== Exercise brief ==
Write each line exactly as it stands, from the line containing "How far does the space between the" through the end of the data.
begin Record set
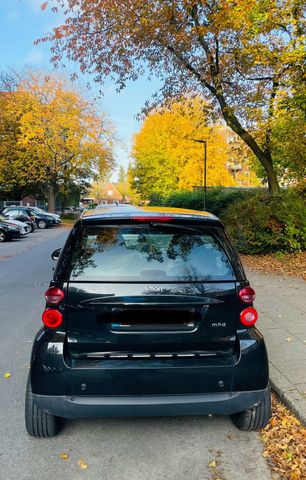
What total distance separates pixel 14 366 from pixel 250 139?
36.3ft

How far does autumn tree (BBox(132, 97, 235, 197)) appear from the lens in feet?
118

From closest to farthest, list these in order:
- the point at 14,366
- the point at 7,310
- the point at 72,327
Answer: the point at 72,327
the point at 14,366
the point at 7,310

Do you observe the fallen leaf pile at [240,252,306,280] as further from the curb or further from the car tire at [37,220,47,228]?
the car tire at [37,220,47,228]

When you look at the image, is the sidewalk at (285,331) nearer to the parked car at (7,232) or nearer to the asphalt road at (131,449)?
the asphalt road at (131,449)

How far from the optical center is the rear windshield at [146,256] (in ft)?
9.59

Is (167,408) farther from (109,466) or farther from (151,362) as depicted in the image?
(109,466)

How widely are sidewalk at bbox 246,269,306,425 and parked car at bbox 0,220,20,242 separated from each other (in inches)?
596

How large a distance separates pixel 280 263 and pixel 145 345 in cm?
839

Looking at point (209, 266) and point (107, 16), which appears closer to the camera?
point (209, 266)

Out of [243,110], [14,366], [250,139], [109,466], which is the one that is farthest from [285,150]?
[109,466]

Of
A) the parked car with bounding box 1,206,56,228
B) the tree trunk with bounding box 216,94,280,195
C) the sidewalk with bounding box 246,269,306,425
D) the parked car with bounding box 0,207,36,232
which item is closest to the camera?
the sidewalk with bounding box 246,269,306,425

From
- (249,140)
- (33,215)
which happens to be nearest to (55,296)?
(249,140)

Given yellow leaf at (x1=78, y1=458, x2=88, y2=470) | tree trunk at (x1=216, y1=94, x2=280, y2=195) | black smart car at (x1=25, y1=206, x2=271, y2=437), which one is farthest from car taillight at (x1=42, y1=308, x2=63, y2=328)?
tree trunk at (x1=216, y1=94, x2=280, y2=195)

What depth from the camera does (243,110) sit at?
13898 mm
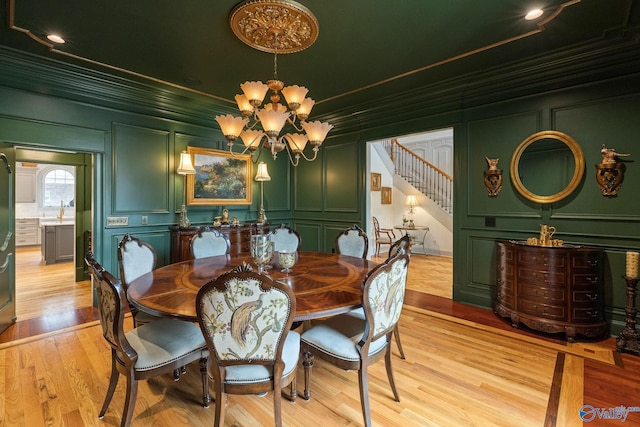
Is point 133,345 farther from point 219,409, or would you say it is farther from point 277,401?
point 277,401

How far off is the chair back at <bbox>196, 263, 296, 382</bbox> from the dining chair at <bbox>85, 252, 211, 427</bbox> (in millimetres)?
356

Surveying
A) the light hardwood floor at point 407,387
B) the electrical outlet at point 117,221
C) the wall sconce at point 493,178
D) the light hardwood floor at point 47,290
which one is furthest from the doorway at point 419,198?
the light hardwood floor at point 47,290

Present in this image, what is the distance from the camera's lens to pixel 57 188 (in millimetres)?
8422

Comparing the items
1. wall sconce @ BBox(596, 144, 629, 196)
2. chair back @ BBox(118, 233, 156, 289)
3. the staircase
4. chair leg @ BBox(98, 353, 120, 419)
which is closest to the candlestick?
wall sconce @ BBox(596, 144, 629, 196)

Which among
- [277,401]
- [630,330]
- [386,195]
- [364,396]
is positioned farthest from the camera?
[386,195]

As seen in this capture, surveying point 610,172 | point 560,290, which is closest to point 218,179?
point 560,290

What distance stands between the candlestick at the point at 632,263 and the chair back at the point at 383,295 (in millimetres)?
2197

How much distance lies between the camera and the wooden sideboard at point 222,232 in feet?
13.1

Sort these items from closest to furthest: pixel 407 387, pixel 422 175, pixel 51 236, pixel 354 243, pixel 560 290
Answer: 1. pixel 407 387
2. pixel 560 290
3. pixel 354 243
4. pixel 51 236
5. pixel 422 175

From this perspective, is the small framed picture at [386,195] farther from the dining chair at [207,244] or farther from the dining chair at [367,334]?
the dining chair at [367,334]

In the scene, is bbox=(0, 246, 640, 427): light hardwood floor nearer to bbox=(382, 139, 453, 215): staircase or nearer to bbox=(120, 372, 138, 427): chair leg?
bbox=(120, 372, 138, 427): chair leg

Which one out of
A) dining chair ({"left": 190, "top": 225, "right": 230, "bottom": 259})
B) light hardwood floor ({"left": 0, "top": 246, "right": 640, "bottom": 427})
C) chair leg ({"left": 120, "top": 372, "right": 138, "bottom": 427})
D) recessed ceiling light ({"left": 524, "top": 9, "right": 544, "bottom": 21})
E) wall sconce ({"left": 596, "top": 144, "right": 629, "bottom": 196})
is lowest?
light hardwood floor ({"left": 0, "top": 246, "right": 640, "bottom": 427})

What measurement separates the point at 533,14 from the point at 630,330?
276cm

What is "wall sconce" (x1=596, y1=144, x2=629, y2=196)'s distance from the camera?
276 cm
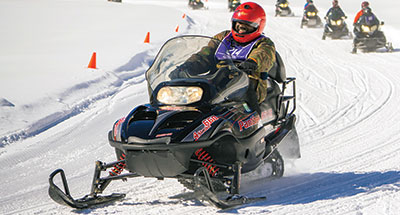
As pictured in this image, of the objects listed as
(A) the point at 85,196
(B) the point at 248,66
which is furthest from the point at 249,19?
(A) the point at 85,196

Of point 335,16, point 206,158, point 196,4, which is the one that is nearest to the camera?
point 206,158

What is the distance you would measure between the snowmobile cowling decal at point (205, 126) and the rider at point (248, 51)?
1.83 ft

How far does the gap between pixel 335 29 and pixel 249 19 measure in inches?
618

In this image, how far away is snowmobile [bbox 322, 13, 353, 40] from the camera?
66.4 feet

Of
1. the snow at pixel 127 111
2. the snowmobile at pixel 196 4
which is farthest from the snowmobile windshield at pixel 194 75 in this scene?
the snowmobile at pixel 196 4

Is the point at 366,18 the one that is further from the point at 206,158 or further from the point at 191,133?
the point at 191,133

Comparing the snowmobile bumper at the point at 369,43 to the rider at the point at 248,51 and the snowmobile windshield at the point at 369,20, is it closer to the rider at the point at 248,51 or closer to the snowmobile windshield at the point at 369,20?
the snowmobile windshield at the point at 369,20

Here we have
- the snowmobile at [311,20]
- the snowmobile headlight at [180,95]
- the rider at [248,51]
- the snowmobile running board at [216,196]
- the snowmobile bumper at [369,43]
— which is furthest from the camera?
the snowmobile at [311,20]

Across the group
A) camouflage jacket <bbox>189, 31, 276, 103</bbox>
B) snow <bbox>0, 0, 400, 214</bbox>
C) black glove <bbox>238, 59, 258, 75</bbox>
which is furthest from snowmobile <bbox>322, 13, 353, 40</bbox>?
black glove <bbox>238, 59, 258, 75</bbox>

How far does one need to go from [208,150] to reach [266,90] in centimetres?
120

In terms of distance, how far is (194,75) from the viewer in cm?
465

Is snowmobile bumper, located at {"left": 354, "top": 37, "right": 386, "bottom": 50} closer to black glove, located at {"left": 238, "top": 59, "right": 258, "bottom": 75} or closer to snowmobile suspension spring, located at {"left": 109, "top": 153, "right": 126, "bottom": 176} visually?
black glove, located at {"left": 238, "top": 59, "right": 258, "bottom": 75}

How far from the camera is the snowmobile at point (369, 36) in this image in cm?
1675

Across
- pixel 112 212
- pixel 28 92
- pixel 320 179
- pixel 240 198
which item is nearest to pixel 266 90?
pixel 320 179
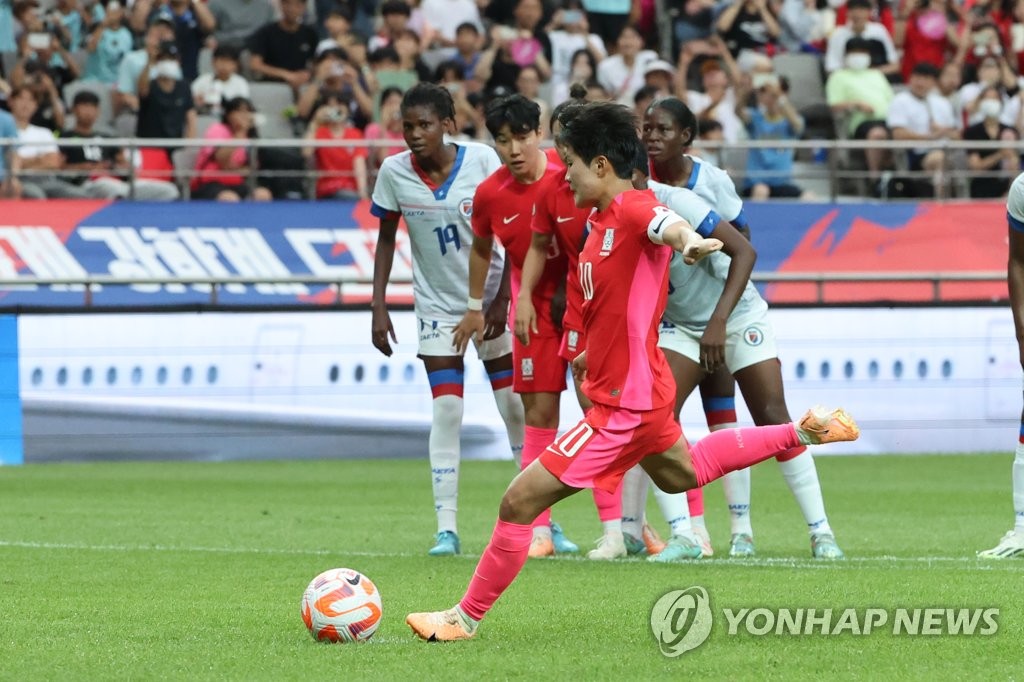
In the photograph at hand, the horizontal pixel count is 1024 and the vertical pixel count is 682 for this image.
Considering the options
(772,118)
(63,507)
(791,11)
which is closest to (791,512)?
(63,507)

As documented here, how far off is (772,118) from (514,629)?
48.7 feet

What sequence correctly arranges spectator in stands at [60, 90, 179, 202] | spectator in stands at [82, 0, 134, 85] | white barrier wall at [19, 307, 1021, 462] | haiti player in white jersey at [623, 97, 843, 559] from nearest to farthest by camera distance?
haiti player in white jersey at [623, 97, 843, 559] → white barrier wall at [19, 307, 1021, 462] → spectator in stands at [60, 90, 179, 202] → spectator in stands at [82, 0, 134, 85]

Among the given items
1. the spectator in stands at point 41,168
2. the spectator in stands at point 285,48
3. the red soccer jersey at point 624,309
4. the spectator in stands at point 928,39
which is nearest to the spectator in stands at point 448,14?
the spectator in stands at point 285,48

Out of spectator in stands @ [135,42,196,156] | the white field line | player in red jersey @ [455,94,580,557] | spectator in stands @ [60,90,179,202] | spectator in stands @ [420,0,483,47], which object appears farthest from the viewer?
spectator in stands @ [420,0,483,47]

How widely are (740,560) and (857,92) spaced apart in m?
13.4

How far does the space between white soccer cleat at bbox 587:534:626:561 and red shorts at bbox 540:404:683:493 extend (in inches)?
106

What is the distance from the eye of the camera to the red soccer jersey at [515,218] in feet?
31.3

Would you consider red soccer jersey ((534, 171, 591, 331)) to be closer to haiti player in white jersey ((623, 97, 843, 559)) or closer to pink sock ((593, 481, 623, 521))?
haiti player in white jersey ((623, 97, 843, 559))

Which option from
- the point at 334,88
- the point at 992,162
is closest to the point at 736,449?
the point at 334,88

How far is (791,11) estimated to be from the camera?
23.4 meters

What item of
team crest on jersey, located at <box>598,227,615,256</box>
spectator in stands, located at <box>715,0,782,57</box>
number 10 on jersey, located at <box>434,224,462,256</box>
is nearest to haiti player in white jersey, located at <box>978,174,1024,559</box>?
number 10 on jersey, located at <box>434,224,462,256</box>

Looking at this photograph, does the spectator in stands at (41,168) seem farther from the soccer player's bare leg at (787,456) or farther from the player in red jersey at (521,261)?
the soccer player's bare leg at (787,456)

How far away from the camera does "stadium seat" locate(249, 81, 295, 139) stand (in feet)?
66.6

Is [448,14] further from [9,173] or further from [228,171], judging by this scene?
[9,173]
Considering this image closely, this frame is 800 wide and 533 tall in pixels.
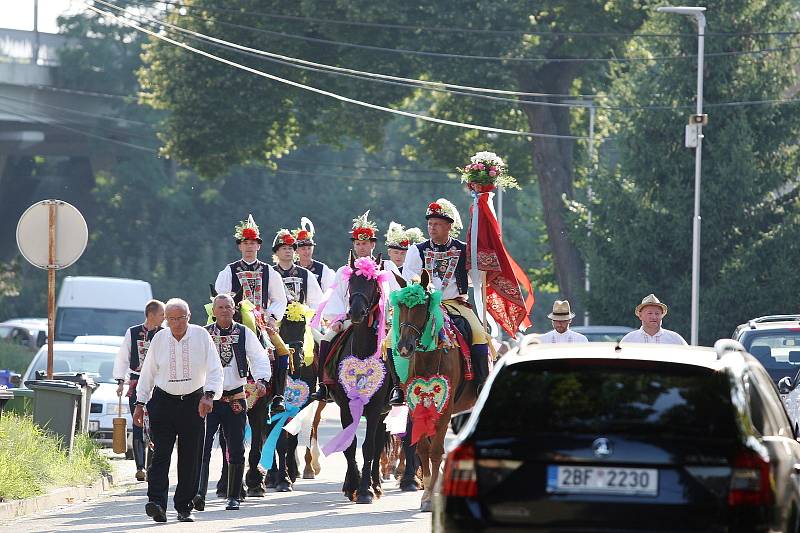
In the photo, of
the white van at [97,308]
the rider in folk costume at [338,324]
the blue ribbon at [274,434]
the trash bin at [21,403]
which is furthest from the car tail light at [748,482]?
the white van at [97,308]

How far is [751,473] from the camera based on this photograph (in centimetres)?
775

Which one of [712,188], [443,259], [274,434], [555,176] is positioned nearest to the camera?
[443,259]

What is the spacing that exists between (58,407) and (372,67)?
87.8 feet

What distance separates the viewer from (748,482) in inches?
305

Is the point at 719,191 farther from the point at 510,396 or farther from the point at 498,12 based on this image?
the point at 510,396

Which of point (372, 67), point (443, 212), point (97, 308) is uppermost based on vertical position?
point (372, 67)

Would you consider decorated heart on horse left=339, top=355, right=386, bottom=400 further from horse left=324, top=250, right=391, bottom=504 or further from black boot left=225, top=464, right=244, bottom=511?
black boot left=225, top=464, right=244, bottom=511

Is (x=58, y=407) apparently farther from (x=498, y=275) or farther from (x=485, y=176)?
(x=485, y=176)

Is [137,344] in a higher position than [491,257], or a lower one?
lower

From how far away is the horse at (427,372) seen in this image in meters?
14.7

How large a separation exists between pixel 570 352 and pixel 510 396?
468 millimetres

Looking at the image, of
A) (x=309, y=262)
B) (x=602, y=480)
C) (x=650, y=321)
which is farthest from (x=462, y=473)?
(x=309, y=262)

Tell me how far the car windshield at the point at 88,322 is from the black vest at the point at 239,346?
19.5m

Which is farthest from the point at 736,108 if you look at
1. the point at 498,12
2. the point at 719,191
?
the point at 498,12
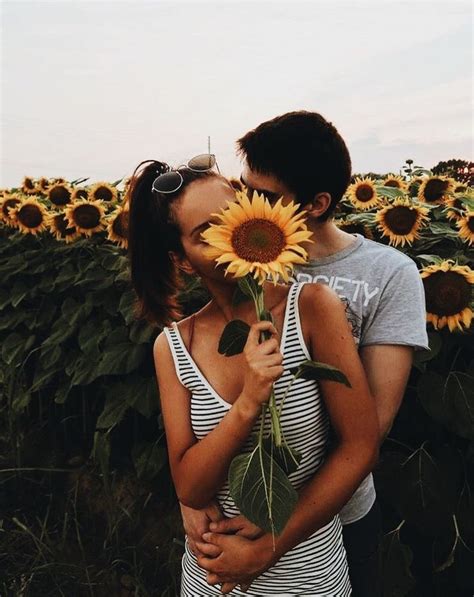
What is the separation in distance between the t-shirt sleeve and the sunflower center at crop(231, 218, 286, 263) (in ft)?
1.72

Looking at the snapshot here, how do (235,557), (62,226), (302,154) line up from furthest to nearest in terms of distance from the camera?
(62,226) → (302,154) → (235,557)

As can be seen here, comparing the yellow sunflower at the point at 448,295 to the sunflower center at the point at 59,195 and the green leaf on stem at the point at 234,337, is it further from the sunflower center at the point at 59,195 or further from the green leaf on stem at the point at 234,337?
the sunflower center at the point at 59,195

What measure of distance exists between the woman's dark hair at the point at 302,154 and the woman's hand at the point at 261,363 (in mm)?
642

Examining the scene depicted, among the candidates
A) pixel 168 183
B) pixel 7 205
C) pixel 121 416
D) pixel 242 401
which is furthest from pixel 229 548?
pixel 7 205

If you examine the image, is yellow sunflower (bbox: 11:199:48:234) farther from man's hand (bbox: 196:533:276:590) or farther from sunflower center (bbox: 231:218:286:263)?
sunflower center (bbox: 231:218:286:263)

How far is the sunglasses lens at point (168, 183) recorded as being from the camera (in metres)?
1.33

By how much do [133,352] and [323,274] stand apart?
1.37m

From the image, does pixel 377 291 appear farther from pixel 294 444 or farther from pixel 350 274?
pixel 294 444

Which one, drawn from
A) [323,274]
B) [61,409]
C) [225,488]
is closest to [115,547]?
[61,409]

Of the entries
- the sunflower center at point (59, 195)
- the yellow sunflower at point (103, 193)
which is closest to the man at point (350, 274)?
the yellow sunflower at point (103, 193)

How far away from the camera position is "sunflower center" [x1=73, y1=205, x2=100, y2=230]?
3.57 metres

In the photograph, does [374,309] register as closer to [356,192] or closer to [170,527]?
[170,527]

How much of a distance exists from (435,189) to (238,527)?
254 centimetres

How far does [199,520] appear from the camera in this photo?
139 centimetres
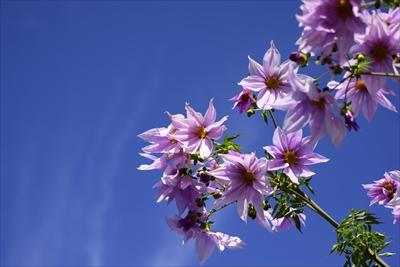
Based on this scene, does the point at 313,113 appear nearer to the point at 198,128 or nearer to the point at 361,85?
the point at 361,85

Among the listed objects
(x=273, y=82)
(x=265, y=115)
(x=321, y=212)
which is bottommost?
(x=321, y=212)

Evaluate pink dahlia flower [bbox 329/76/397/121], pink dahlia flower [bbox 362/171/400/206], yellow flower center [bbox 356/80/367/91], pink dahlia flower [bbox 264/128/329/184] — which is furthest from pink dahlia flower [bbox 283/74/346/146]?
pink dahlia flower [bbox 362/171/400/206]

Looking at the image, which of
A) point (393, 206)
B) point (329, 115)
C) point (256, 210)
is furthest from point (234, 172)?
point (393, 206)

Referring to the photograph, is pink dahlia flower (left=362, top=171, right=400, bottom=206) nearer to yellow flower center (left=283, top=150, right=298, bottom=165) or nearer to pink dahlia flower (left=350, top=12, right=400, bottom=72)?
yellow flower center (left=283, top=150, right=298, bottom=165)

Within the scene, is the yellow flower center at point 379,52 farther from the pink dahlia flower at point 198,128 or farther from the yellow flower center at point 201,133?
the yellow flower center at point 201,133

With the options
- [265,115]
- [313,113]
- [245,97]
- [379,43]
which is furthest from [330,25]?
[245,97]
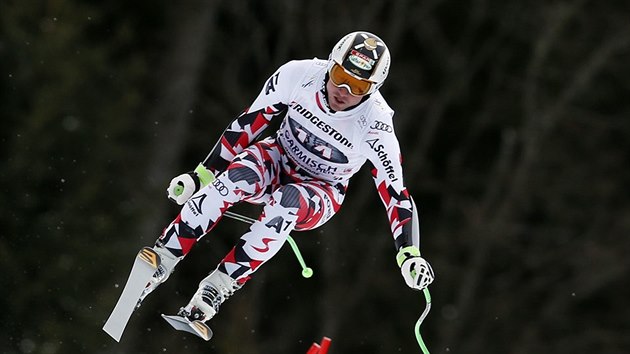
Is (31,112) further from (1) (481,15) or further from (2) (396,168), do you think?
(2) (396,168)

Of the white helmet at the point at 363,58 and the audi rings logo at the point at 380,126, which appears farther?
the audi rings logo at the point at 380,126

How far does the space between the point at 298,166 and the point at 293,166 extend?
4 cm

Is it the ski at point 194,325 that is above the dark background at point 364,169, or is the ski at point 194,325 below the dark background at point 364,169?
above

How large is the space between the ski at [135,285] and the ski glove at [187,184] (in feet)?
1.21

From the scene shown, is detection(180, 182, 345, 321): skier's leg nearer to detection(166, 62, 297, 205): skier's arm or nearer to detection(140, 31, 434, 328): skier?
detection(140, 31, 434, 328): skier

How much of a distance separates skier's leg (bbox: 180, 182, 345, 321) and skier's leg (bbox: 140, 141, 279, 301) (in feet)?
0.58

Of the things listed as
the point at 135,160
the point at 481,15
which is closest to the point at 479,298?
the point at 481,15

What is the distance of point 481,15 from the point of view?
71.6ft

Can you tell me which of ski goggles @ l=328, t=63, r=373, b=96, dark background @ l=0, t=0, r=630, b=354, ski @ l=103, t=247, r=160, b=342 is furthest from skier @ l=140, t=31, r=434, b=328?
dark background @ l=0, t=0, r=630, b=354

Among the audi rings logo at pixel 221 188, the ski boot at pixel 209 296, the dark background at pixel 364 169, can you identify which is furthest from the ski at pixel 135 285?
the dark background at pixel 364 169

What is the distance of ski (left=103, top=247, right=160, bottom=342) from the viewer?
end Record set
== Final result ==
How far does the space between the point at 298,166 and the point at 293,166 extend?
4 cm

Is it the ski at point 194,325 that is above the dark background at point 364,169, or is the ski at point 194,325 below the dark background at point 364,169?
above

How large is the space between the ski at [135,285] and the ski glove at [187,184] (in feet)?
1.21

From the scene shown, is detection(180, 182, 345, 321): skier's leg nearer to detection(166, 62, 297, 205): skier's arm or nearer to detection(140, 31, 434, 328): skier?
detection(140, 31, 434, 328): skier

How much of a distance separates skier's leg (bbox: 180, 182, 345, 321) and skier's leg (bbox: 140, 141, 279, 301) (in feet)?
0.58

Of the things listed as
the point at 135,160
the point at 481,15
which is closest to the point at 479,298?
the point at 481,15

What is the distance of point 481,15 from the point of view?
71.6ft

Can you tell me which of ski goggles @ l=328, t=63, r=373, b=96, dark background @ l=0, t=0, r=630, b=354, ski @ l=103, t=247, r=160, b=342 is furthest from skier @ l=140, t=31, r=434, b=328?
dark background @ l=0, t=0, r=630, b=354

Among the audi rings logo at pixel 221 188, the ski boot at pixel 209 296, the dark background at pixel 364 169, can you identify which is furthest from the ski at pixel 135 285?
the dark background at pixel 364 169

What is the distance of ski (left=103, top=247, right=160, bottom=342) from the viewer?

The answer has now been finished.